> [Records for this task]:
____
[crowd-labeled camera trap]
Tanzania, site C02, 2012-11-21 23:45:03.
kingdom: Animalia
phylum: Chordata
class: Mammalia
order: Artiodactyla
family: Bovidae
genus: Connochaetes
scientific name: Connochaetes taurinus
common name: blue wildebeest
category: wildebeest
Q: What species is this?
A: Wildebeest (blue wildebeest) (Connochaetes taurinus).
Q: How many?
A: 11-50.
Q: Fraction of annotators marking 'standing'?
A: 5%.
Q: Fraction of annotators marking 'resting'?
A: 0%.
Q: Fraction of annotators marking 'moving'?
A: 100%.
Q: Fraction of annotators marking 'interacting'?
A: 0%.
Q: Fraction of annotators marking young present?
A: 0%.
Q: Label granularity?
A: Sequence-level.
____
> [Exercise description]: If a line contains the word "marking", it counts; say how many such lines the records hold, and give only that number.

> [Exercise answer]: 5